* begin Input data *
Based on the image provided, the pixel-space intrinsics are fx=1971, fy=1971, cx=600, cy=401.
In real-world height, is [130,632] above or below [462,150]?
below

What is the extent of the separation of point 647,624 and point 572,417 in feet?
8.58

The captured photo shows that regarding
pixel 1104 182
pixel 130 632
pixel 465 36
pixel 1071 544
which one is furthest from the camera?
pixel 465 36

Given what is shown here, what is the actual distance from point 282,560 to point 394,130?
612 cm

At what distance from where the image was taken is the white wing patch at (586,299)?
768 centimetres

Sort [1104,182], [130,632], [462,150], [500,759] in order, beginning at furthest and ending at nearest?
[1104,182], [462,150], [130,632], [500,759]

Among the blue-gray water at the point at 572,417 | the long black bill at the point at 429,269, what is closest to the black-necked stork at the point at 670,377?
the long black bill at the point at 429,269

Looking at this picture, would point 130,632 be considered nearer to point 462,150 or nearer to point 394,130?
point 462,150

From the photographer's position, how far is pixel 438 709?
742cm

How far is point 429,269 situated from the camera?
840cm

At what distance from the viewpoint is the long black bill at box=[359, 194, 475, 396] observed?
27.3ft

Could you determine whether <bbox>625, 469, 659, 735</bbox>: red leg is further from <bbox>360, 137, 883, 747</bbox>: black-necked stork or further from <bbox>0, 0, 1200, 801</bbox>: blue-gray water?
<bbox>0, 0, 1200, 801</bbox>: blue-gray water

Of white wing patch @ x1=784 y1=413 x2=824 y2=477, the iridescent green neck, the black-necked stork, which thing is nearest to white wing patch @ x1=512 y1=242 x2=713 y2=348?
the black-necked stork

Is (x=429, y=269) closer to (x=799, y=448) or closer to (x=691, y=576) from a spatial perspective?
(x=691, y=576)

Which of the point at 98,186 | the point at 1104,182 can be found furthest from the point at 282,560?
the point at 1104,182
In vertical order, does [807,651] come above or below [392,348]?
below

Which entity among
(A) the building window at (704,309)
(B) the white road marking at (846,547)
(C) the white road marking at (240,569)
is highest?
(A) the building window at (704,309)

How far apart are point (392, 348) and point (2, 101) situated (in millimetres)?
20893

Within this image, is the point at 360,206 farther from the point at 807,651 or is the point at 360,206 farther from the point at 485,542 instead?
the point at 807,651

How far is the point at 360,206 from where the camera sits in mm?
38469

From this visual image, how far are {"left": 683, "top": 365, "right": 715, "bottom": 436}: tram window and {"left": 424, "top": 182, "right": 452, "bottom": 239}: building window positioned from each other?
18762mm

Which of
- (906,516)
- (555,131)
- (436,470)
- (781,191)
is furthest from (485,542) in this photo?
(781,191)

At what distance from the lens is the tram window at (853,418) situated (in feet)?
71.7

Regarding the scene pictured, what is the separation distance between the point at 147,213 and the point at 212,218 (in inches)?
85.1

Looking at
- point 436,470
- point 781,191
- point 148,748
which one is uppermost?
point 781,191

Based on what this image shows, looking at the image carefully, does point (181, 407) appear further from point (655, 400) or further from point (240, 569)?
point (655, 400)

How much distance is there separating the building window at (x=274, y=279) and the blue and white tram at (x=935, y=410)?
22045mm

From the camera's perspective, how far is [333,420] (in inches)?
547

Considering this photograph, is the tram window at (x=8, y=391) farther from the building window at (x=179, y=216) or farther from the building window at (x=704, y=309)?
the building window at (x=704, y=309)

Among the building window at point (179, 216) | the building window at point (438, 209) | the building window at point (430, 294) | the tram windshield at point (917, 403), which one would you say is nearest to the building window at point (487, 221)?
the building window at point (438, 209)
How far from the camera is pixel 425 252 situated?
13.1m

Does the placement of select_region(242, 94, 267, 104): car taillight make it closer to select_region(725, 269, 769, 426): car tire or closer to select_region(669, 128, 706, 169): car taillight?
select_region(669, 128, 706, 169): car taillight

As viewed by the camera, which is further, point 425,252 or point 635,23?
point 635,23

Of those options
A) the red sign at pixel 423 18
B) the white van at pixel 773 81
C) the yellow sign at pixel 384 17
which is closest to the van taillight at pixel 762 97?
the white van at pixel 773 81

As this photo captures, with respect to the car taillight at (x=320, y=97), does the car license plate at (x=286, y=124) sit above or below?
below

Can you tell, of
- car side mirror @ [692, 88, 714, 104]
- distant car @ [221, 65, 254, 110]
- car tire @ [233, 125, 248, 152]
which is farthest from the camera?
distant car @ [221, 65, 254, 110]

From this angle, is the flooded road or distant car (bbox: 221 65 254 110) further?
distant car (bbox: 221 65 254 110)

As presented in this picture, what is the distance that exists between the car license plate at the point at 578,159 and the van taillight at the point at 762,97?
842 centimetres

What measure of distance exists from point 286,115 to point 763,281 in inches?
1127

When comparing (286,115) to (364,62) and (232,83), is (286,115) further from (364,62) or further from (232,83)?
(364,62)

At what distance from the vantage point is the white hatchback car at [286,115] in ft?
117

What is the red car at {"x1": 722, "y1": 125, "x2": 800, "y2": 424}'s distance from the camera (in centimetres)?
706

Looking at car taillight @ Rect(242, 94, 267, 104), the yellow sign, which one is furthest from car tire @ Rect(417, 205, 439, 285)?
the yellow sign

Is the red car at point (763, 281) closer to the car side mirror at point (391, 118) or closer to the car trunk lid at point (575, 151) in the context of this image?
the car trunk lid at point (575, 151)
* end Input data *
Copy the lines verbatim, starting with the line that contains "What is the red" and continuing through the last line of the records.

What is the red car at {"x1": 722, "y1": 125, "x2": 800, "y2": 424}'s distance from the camera (in centimetres)?
706

Looking at car taillight @ Rect(242, 94, 267, 104), the yellow sign, which one is furthest from car tire @ Rect(417, 205, 439, 285)?
the yellow sign

Is the red car at point (763, 281) closer to the car side mirror at point (391, 118) or closer to the car trunk lid at point (575, 151) in the context of this image?
the car trunk lid at point (575, 151)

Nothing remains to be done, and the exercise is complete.